Für eine mögliche Petrov-Nachfolge bei Renault gäbe es reichlich Kandidaten

Formel 1 2010

— 19.07.2010

Silly Season: Wer bekommt den Renault?

Die Liste der möglichen Petrov-Nachfolger bei Renault wird immer länger - Pedro de la Rosa steht bei Sauber stark unter Druck

Zwar sind die begehrtesten Cockpits für 2011 bereits fest vergeben, aber dennoch wird über mögliche Fahrerwechsel zur kommenden Saison kräftig spekuliert. Im Zentrum des Interesses steht der Platz neben Robert Kubica bei Renault. Rookie Vitaly Petrov hat sich dort nach Meinung vieler Beobachter nicht gerade für eine Weiterbeschäftigung empfohlen, entsprechend werden bereits potenzielle Nachfolger des Russen gehandelt.

"Wir werden später Gespräche führen", sagte Petrov im Rahmen des Showruns in Moskau am Wochenende. Dem Youngster soll intern angeblich schon klargemacht worden sein, dass sein Platz erheblich wackelt, falls nicht geradezu eine Leistungsexplosion zum Start in die zweite Saisonhälfte erfolgt. "Er hat es selbst in der Hand" - mit diesen Worten hatte Renault-Teamchef Eric Boullier dem Russen noch Chancen eingeräumt.

Aber wie realistisch sind diese Chancen tatsächlich? Vermutlich eher weniger. Renault wird offenbar mit dem neuen Sponsor Mastercard bald viel frisches Geld bekommen, also auf den Geldkoffer aus Moskau nicht mehr angewiesen sein. Außerdem macht Boullier kein Geheimnis daraus, dass man bei Renault bereits eine Liste mit potenziellen Kandidaten für 2011 aufgestellt hat. Die Tage von Petrov bei den Franzosen scheinen definitiv gezählt.

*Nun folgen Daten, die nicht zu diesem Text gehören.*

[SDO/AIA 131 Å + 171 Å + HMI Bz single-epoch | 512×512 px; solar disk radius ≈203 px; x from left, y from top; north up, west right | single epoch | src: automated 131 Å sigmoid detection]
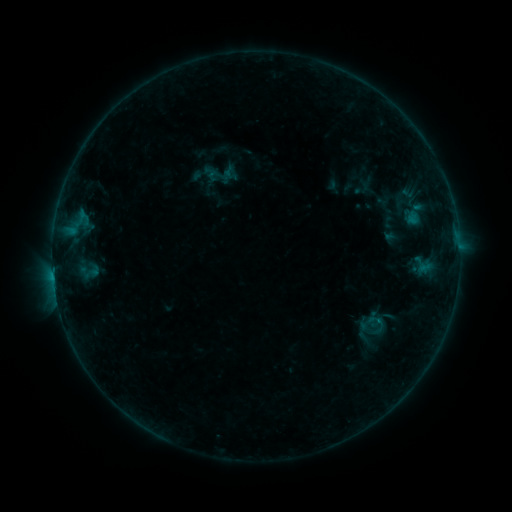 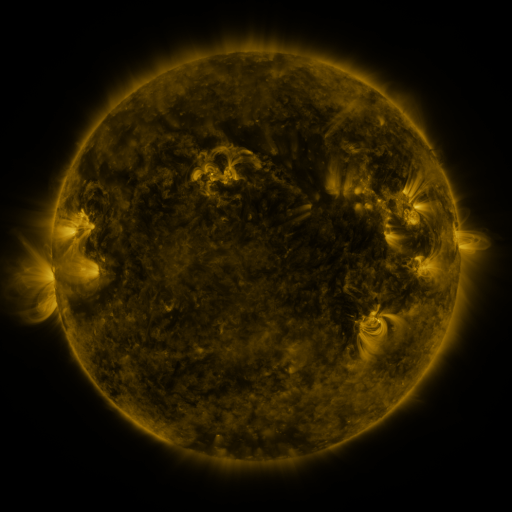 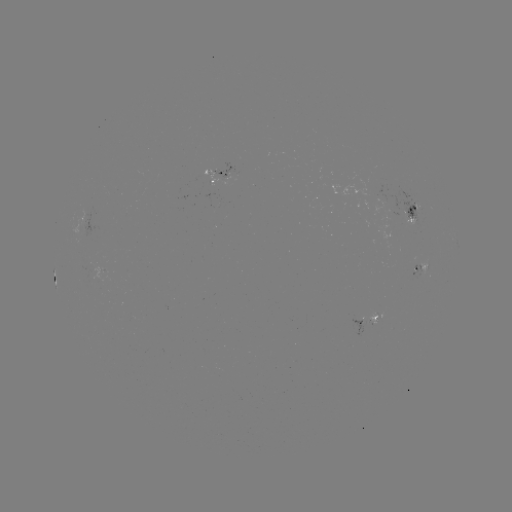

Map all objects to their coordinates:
sigmoid: (377, 323)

Als mögliche Nachfolger werden Sébastien Buemi, der seinen Vertrag bei Toro Rosso nach eigener Auskunft noch nicht verlängert hat und viele weitere Kandidaten gehandelt: Kimi Räikkönen, Timo Glock, Kamui Kobayashi und Adrian Sutil zählen offenbar dazu. "Einige sehr fantasievolle Nennungen darunter, aber auch ein paar realistische, dem denen wir tatsächlich bereits im Gespräch sind", kommentiert Boullier die Namen auf der Liste.

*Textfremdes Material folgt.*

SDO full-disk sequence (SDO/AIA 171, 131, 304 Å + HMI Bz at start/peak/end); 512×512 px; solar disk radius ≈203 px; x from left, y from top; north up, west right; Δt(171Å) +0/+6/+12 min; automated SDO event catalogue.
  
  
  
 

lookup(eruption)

Sutil hatte zuletzt bekundet, dass er sich wegen der anhaltend guten Entwicklung bei Force India eine Vertragsverlängerung durchaus vorstellen kann. Räikkönen wird mit großer Wahrscheinlichkeit im Rallyesport bleiben. Glock hatte vor einigen Tagen zwar gesagt, dass er stets die Augen offen halte, aber bei Virgin will man den Odenwälder angeblich mit allen Mitteln halten. Bliebe Kobayashi, der sich bei Sauber zuletzt in hervorragender Form präsentierte.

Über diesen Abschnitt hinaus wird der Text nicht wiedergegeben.